Amaryl shook his head, "I can't imagine anyone bringing a member of the junta into Hari's office-or mine."
"Tell me, who in the Project do you think is capable of working with the junta in this fashion?"
"No one," said Amaryl flatly and with clearly unlimited faith. "That would be unthinkable. Perhaps Linn never saw the Prime Radiant but was merely told about it."
"Who would tell him about it?"
Amaryl thought a moment and said, "No one."
"Well now, you talked about internal politics a while ago in connection with the possibility of Elar having a third Prime Radiant. I suppose in a Project such as this one with hundreds of people, there are little feuds going on all the time-frictions-quarrels."
"Oh yes. Poor Hari talks to me about it every once in a while. He has to deal with them in one way or another and I can well imagine what a headache it must be for him."
"Are these feuds so bad that they interfere with the working of the Project?"
"Are there any people who are more quarrelsome than others or any duo draw more resentment than others? In short, are there people you can get rid of and perhaps remove 90 percent of the friction at the cost of 5 or 6 percent of the personnel?"
Amaryl raised his eyebrows. "It sounds like a good idea, but I don't know whom to get rid of. I don't really participate in all the minutiae of internal politics. There's no way of stopping it, so for my part, I merely avoid it."

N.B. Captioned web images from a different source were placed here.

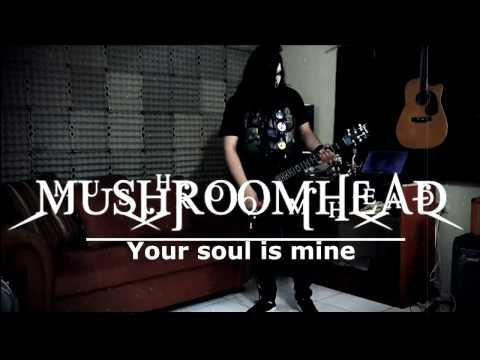 Mushroomhead - Your soul is mine (guitar cover)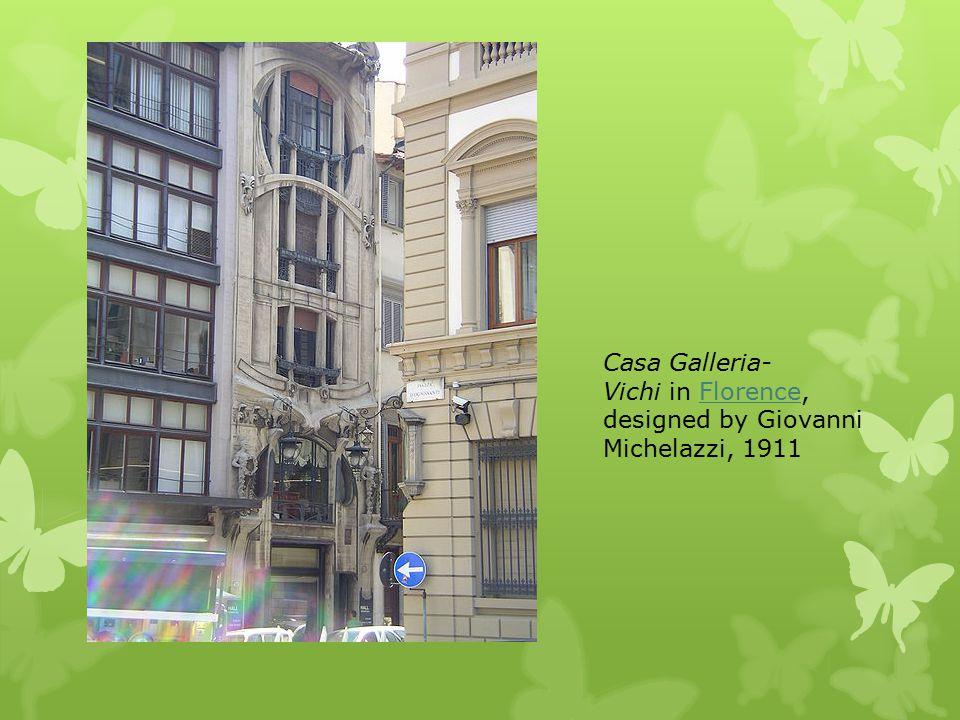 Casa Galleria- Vichi in Florence, designed by Giovanni Michelazzi, 1911Florence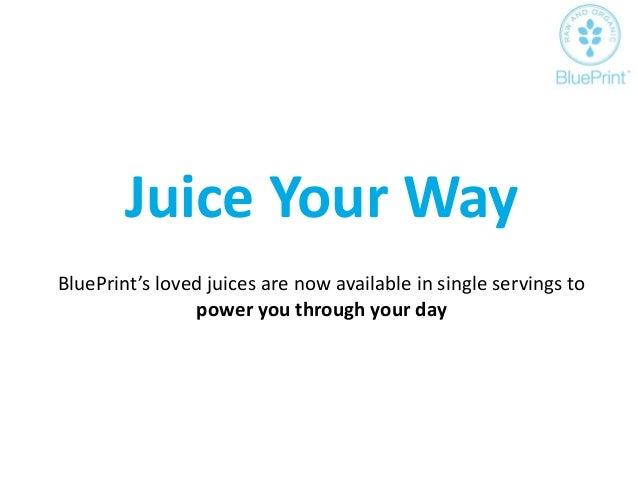 Blue print juice advertising strategy plan juice your way blueprints malvernweather Choice Image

"That's strange," said Dors. "Aren't you in this way denying any credibility to psychohistory?"
"In what way?"
"How can you pretend to reach a point where you can predict and guide the future, when you cannot analyze and correct something as homegrown as personal frictions in the very Project that promises so much?"
Amaryl chuckled softly. It was unusual, for he was not a man who was given to humor and laughter. "I'm sorry, Dors, but you picked on the one problem that we have solved, after a manner of speaking. Hari himself identified the equations that represented the difficulties of personal friction years ago and I myself then added the final touch last year.

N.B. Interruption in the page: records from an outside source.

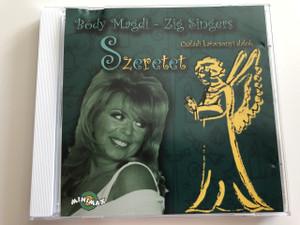 Bódy Magdi - Zig Singers - Christmas songs / Szeretet - Családi karácsonyi dalok / Audio CD Madó Music (5998498100706)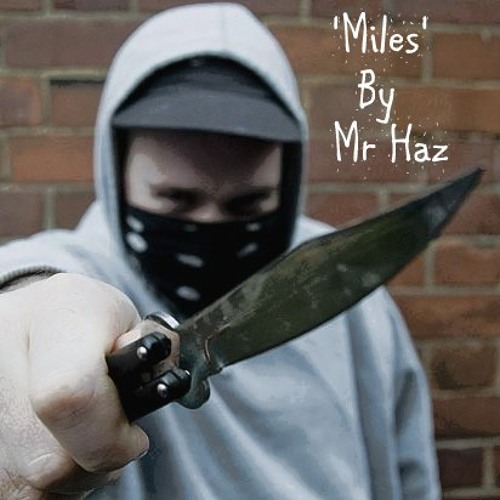 Miles - Mr Haz (Dark Gritty Story Tune) (FREE DOWNLOAD)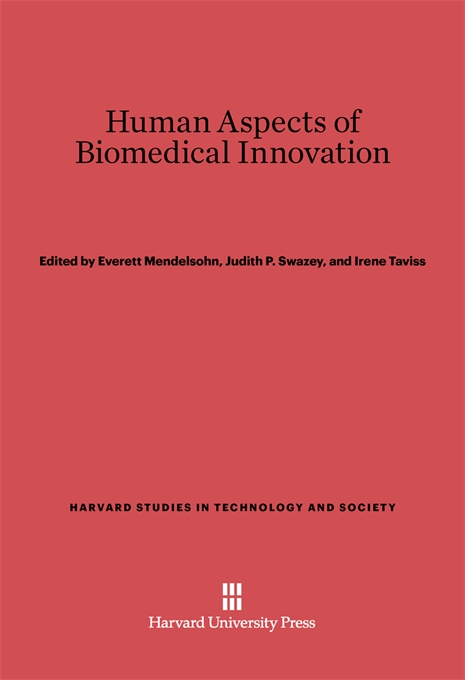 Cover: Human Aspects of Biomedical Innovation, from Harvard University Press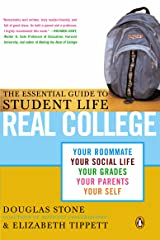 Real College: The Essential Guide to Student Life Kindle Edition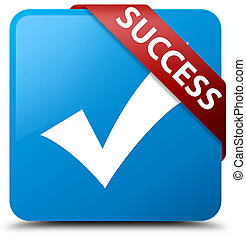 Success (validate icon) cyan blue square button red ribbon in corner
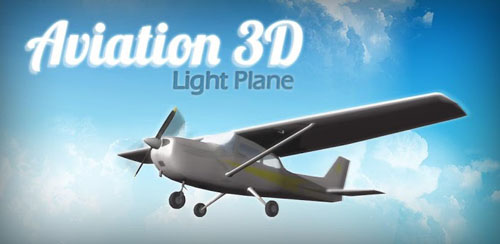 Aviation 3D – Light Plane v1.0.3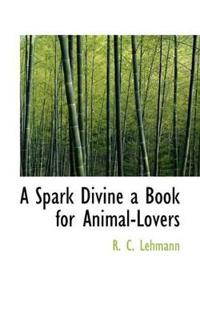 A Spark Divine a Book for Animal-Lovers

"I found that there were ways in which the equations could be changed so as to indicate a reduction in friction. In every such case, however, a reduction in friction here meant an increase in friction there. Never at any time was there a total decrease or, for that matter, a total increase in the friction within a closed group-that is, one in which no old members leave and no new members come in. What I proved, with the help of Elar's achaotic equations, was that this was true despite any conceivable action anyone could take. Hari calls it 'the law of conservation of personal problems.'
"It gave rise to the notion that social dynamics has its conservation laws as physics does and that, in fact, it is these laws that offer us the best possible tools for solving the truly troublesome aspects of psychohistory."
Dors said, "Rather impressive, but what if you end up finding that nothing at all can be changed, that everything that is bad is conserved, and that to save the Empire from destruction is merely to increase destruction of another kind?"
"Actually some have suggested that, but I don't believe it."
"Very well. Back to reality. Is there anything in the frictional problems within the Project that threaten Hari? I mean, with physical harm."
"Harm Hari? Of course not. How can you suggest such a thing?"
"Might there not be some who resent Hari, for being too arrogant, too pushy, too self-absorbed, too eager to grab all the credit? Or, if none of these things apply, might they not resent him simply because he has run the Project for so long a time?"
"I never heard anyone say such a thing about Hari."
Dors seemed dissatisfied. "I doubt that anyone would say such things in your hearing, of course. But thank you, Yugo, for being so helpful and for giving me so much of your time."
Amaryl stared after her as she left. He felt vaguely troubled, but then returned to his work and let other matters drift away.